§ Directive:
Please copy out the records between the line holding "Looking at this" and the line holding "2052 centimetres", inclusive, reproducing each line verbatim.

§ Entries provided:
========================================================================

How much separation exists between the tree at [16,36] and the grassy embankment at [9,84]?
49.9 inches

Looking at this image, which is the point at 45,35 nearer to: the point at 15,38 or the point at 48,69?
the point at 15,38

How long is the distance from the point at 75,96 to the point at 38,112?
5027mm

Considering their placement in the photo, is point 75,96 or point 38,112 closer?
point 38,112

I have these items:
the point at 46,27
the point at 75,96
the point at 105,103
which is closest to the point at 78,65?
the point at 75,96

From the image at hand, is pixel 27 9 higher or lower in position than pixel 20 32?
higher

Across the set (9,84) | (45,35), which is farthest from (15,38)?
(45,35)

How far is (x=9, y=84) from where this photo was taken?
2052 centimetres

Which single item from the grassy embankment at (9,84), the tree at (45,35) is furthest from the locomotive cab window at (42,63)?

========================================================================

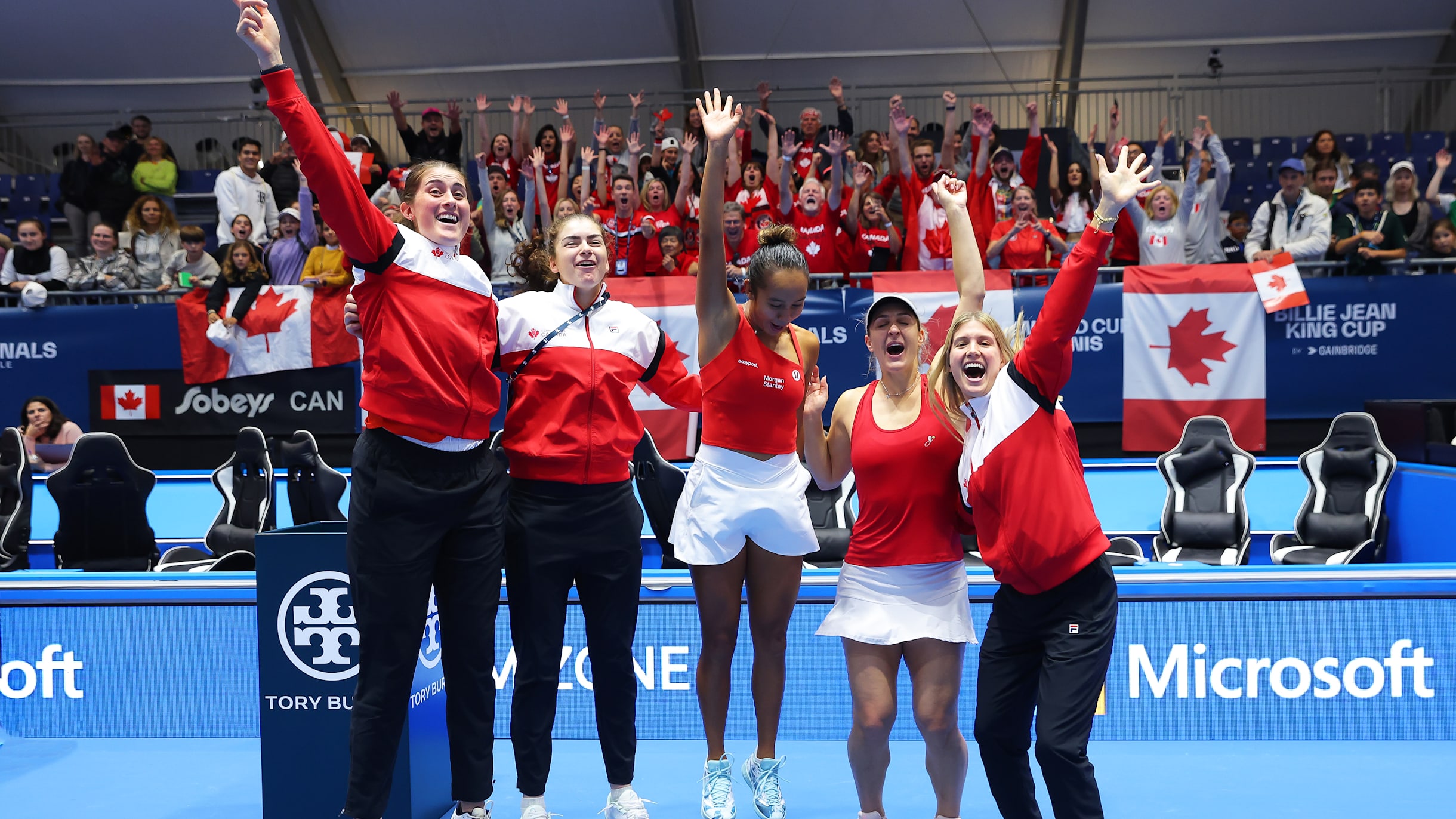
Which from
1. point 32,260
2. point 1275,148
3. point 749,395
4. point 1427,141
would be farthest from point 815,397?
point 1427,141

========================================================================

§ Task output:
Looking at this image, which is the point at 45,35 nearer to: the point at 15,38 or the point at 48,69?
the point at 15,38

How long is the distance from the point at 75,96 to the point at 38,112?
5027mm

Considering their placement in the photo, is point 75,96 or point 38,112 closer?
point 38,112

I have these items:
the point at 46,27
the point at 75,96
the point at 105,103
which is closest to the point at 78,65?
the point at 75,96

From the image at hand, is pixel 27 9 higher or lower in position than pixel 20 32?
higher

Across the set (9,84) | (45,35), which is farthest from (15,38)?
(45,35)

How far is (x=9, y=84) from where this photo was taken?
2052 centimetres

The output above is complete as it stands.